Par ailleurs, le montant de l’intervention de l’assureur dans les frais d’avocat et d’expert est plafonné à 13.000 €. Et encore. Pour les litiges en matière de divorce l’assureur paiera au maximum 3.375 € par personne assurée (donc 6750 € pour un couple) et au maximum 6750 € en matière de construction. Cela signifie que, si la facture de l’avocat et celle de l’expert sont supérieures à ces montants, le solde sera à charge de l’assuré. Et il est rare qu’un contentieux immobilier, s’il doit être plaidé, coûte moins de 6750 €. Précision : la loi prévoit que l’avocat peut s’engager à limiter ses honoraires aux montants fixés par arrêté royal… encore à paraître.

Faut-il recommander de souscrire à ces polices ?

6. Evidemment oui ! Pour un montant net mensuel de moins de 10 €, une part considérable, voire la totalité, des honoraires pourrait être prise en charge par les assurances dans un nombre important de procès.

Faut-il se satisfaire de ce qui est ainsi mis en place ?

7. Evidemment non. Parce que les matières couvertes et le montant de la couverture restent trop réduits, même si la couverture est plus large qu’avant. Quelle serait une bonne solution ? La meilleure serait d’inclure le droit à l’accès à la justice dans la sécurité sociale. Les développements de cette solution seraient nécessairement longs et excèderaient de loin l’examen de la loi sur les assurances protection juridique.

La justice remboursée par la mutuelle ?

8. On ne va en principe chez le médecin ou chez l’avocat que par nécessité. Mais on va plus facilement chez le médecin, fût-ce à titre préventif, parce que les honoraires du médecin sont en très forte partie remboursés. Très peu d’entre nous se feraient convenablement soigner s’il fallait payer tous les honoraires des médecins et les frais d’hôpitaux sans être remboursé. Or, ce qu’on n’imagine pas en soin de santé est la réalité quotidienne en justice. Nombreux sont ceux qui ne font pas valoir leurs droits parce qu’ils ne peuvent se le payer. Contrairement à ce qu’on lit trop souvent, il n’y a pas surconsommation de justice, mais une énorme sous-consommation.

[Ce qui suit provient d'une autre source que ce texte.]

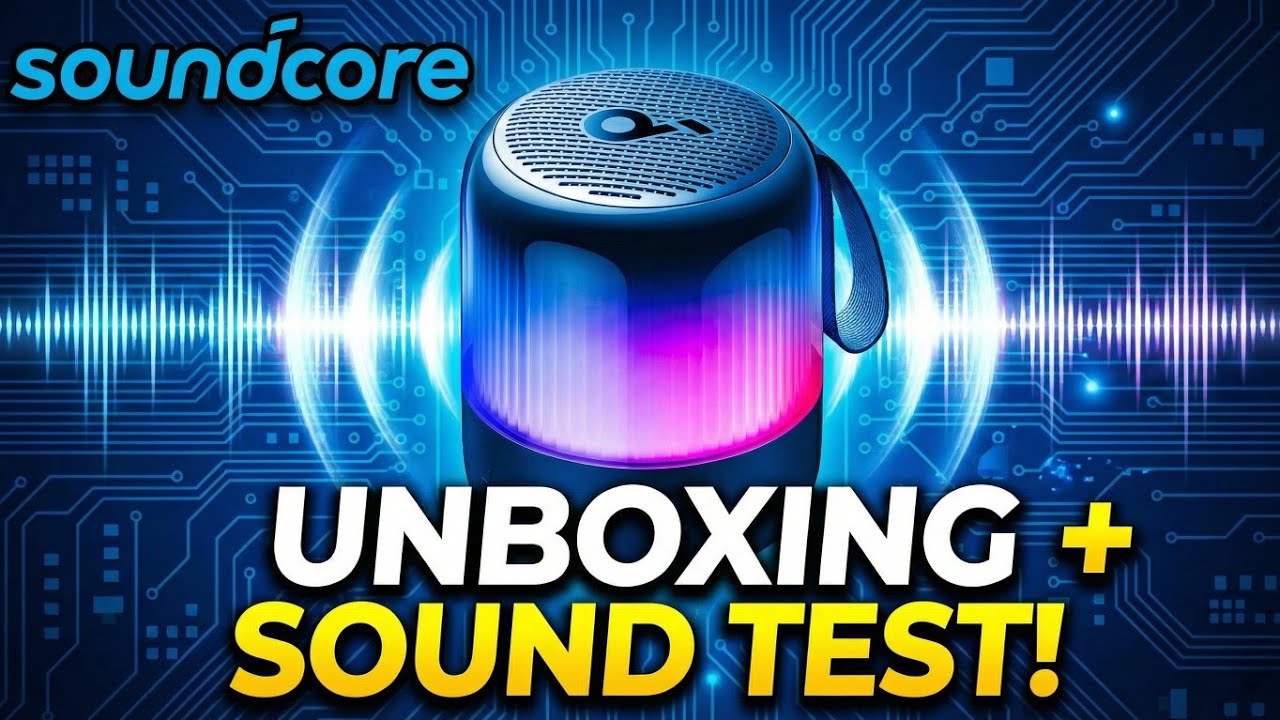 Soundcore Glow Mini 8W – Unboxing, Review & Full Sound Test |  RGB Speaker
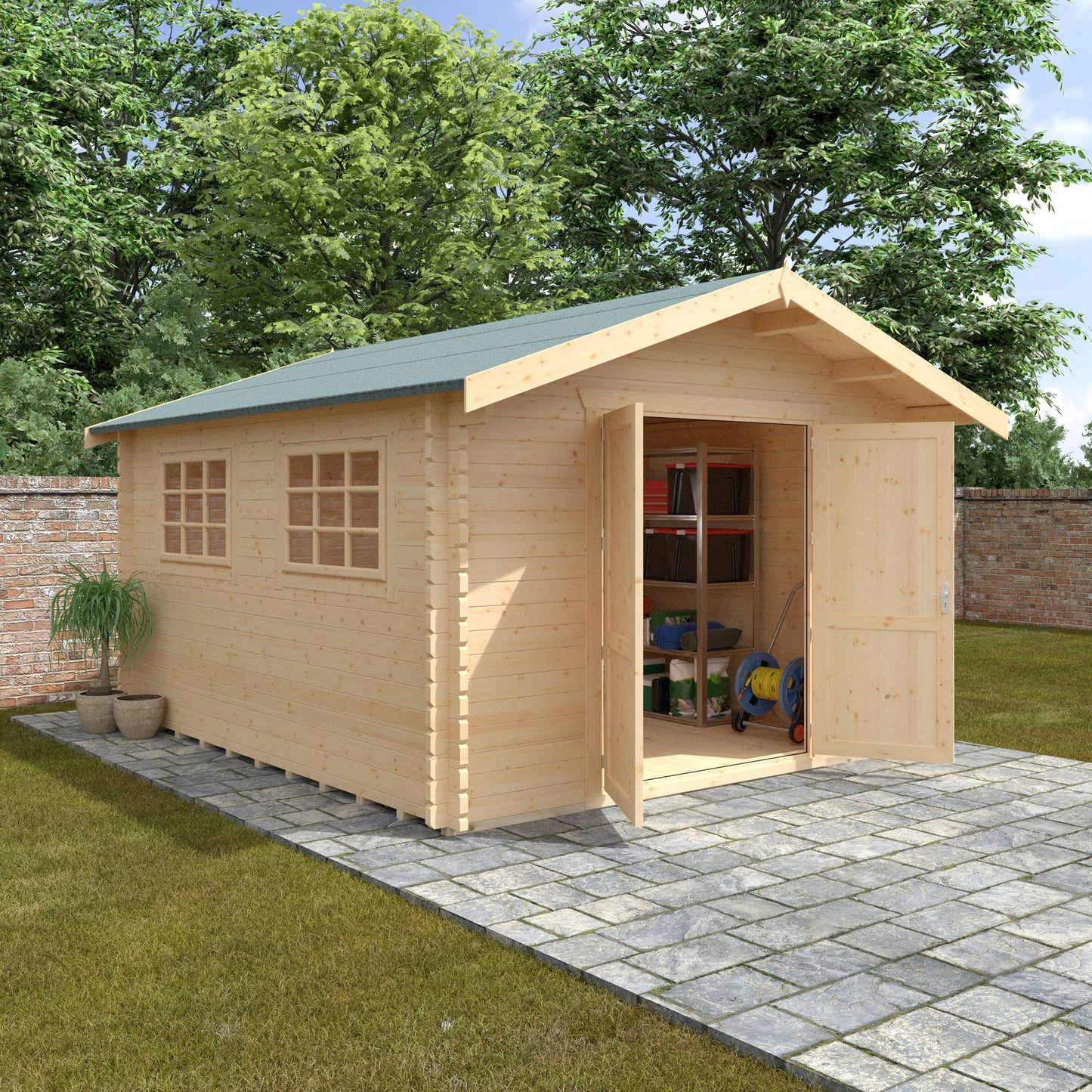 The Marlborough 28mm/44mm - Log Cabins - Plymouth Sheds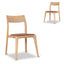 Natural Dining Chair - Naxos Tan (Set of 2)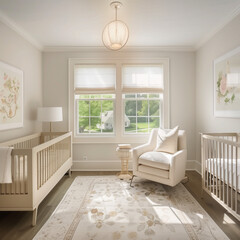 Design a Simple Yet Stylish Nursery Focusing on Safety and Comfort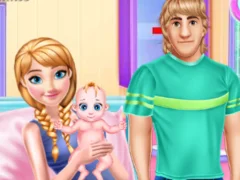 Cluiche Pregnant Anna and Baby Care ar líne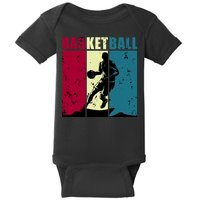 Classic Retro Basketball Baby Bodysuit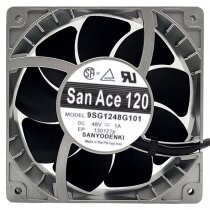 Sanyo Denki 9SG1248G101 DC 48V 1A 4 Wires 12038 Axial Cooling Fan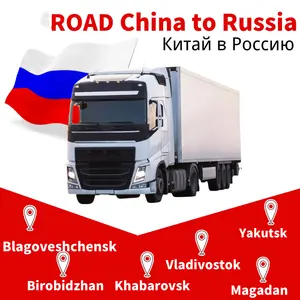 Professional Cheap Rates Truck Freight Forwarder Cargo Shipping From Ningbo Guangzhou Xiamen China Freight Agent To Russia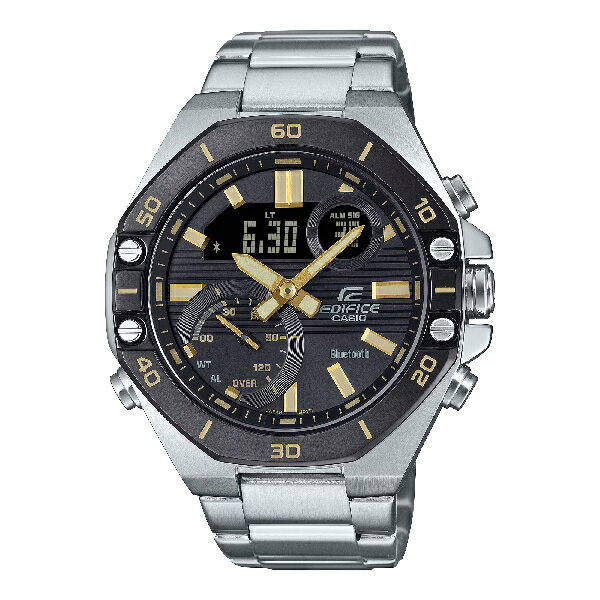 CASIO卡西歐 EDIFICE ECB-10DB-1A9 八角形藍芽賽車雙顯錶 48.5mm ｜樂天全館特惠中★指定刷卡回饋10%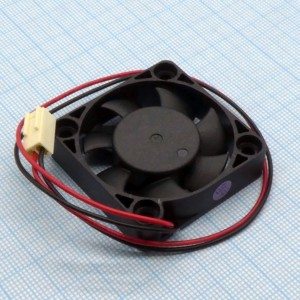 EC4010H12C, Вентилятор 12В, 40х40х10мм, 1 подшипник качения/1 подшипник скольжения, 5500 об/мин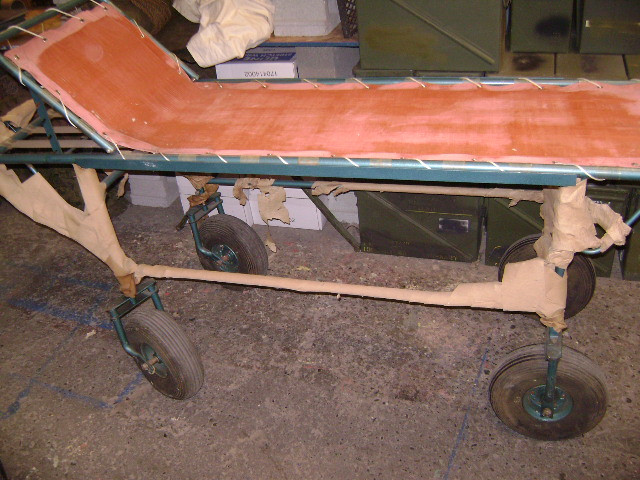 Czech Military Hospital Gurney (1950s)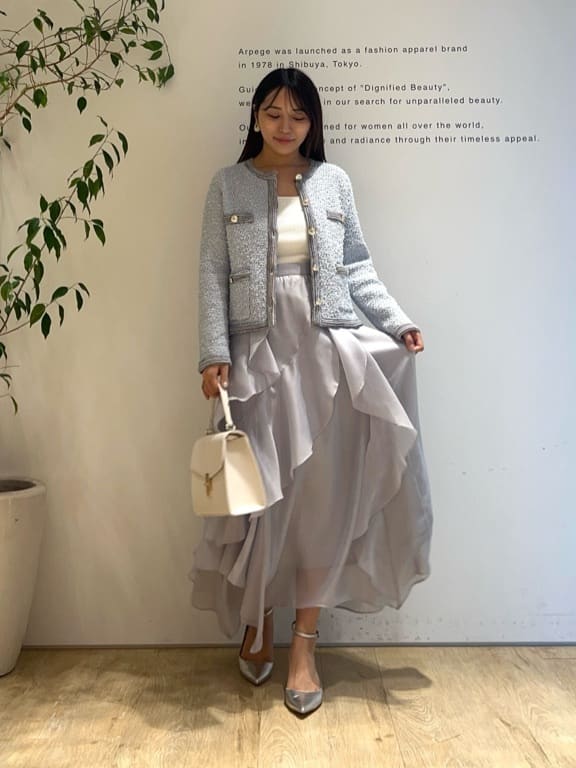 スタッフコーディネート】ハッピーカラーツイードジャケット｜masako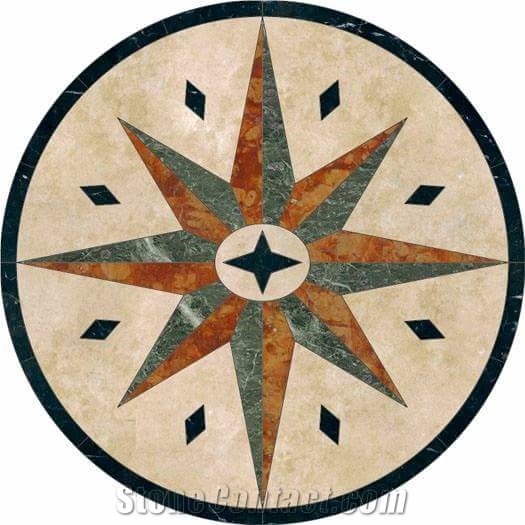 Marble Design Waterjet Medallions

9. Il n’est pourtant pas trop tard pour bien faire. Le coût de la justice est infiniment moindre que le coût de la santé, du chômage ou des pensions. Cela signifie que l’ajout d’une branche « assurance défense en justice » aux différentes branches de la sécurité sociale existante serait marginal. Et un intelligent mixte assurance publique de base, couplée à des compléments privés, par exemple donnerait un large accès au droit à toute la population. Cela nécessiterait sans doute de profondes modifications de modes de fonctionnement des avocats. Mais le défi, assurément d’ampleur, vaudrait d’être relevé.